• The exercise: Replace "nearer" with "closer" in the records from the line with "Among crop(360, 176, 366, 212): metal" through the end of the records, and give those lines back with nothing else changed.

-- start of Data listing --

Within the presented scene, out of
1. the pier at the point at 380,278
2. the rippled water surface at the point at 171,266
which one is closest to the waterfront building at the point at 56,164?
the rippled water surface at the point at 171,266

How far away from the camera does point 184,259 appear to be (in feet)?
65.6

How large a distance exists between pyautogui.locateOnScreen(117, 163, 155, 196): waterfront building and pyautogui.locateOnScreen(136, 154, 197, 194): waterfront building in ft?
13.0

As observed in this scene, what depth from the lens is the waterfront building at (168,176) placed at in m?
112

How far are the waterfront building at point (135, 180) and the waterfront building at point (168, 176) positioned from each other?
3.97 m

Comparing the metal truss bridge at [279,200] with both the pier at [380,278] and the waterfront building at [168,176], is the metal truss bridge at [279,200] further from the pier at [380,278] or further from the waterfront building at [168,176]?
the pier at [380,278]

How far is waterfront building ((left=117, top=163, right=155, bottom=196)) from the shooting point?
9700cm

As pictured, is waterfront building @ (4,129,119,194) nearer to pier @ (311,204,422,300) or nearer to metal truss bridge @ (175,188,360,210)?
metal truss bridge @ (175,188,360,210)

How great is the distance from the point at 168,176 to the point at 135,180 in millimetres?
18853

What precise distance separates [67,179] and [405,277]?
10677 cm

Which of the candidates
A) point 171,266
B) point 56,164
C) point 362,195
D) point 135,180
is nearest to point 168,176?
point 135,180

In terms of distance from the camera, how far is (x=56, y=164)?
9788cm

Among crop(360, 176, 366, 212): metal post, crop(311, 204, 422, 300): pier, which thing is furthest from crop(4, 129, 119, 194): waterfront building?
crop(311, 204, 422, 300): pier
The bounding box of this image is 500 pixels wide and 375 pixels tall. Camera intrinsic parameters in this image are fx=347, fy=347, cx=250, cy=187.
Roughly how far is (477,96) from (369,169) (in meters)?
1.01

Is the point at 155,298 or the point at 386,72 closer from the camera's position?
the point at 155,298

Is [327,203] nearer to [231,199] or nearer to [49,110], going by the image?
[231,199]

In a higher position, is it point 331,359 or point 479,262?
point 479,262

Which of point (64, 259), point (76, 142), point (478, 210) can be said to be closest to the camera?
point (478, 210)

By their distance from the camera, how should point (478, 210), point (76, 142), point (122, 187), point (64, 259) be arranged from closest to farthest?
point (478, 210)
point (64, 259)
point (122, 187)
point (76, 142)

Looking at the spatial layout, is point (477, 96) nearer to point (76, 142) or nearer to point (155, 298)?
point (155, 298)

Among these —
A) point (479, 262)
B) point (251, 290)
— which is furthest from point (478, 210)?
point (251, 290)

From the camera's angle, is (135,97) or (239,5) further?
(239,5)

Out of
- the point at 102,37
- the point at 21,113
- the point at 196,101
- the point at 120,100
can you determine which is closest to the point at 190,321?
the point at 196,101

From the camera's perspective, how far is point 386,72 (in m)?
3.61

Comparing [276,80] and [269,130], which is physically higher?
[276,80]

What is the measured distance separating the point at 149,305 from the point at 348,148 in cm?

-- end of Data listing --

• Solution to the exercise:
Among crop(360, 176, 366, 212): metal post, crop(311, 204, 422, 300): pier, which thing is furthest from crop(4, 129, 119, 194): waterfront building?
crop(311, 204, 422, 300): pier
The bounding box of this image is 500 pixels wide and 375 pixels tall. Camera intrinsic parameters in this image are fx=347, fy=347, cx=250, cy=187.
Roughly how far is (477,96) from (369,169) (in meters)?
1.01

Is the point at 155,298 or the point at 386,72 closer from the camera's position?
the point at 155,298

Is [327,203] closer to [231,199] or closer to [49,110], going by the image?
[231,199]

In a higher position, is it point 331,359 or point 479,262?
point 479,262

Which of point (64, 259), point (76, 142), point (478, 210) can be said to be closest to the camera?
point (478, 210)

By their distance from the camera, how should point (478, 210), point (76, 142), point (122, 187), point (64, 259) be arranged from closest to farthest?
point (478, 210)
point (64, 259)
point (122, 187)
point (76, 142)

Looking at the spatial layout, is point (477, 96) closer to point (76, 142) or closer to point (155, 298)?
point (155, 298)

Among these —
A) point (479, 262)
B) point (251, 290)
— which is furthest from point (478, 210)?
point (251, 290)

From the camera's angle, is (135,97) or (239,5) further?
(239,5)

Out of
- the point at 102,37
- the point at 21,113
- the point at 196,101
- the point at 120,100
can you determine which is closest to the point at 190,321?
the point at 196,101

From the camera's perspective, how far is point 386,72 (in m)?
3.61

Comparing [276,80] and [269,130], which is physically higher?
[276,80]

What is the measured distance separating the point at 149,305 from the point at 348,148 in cm?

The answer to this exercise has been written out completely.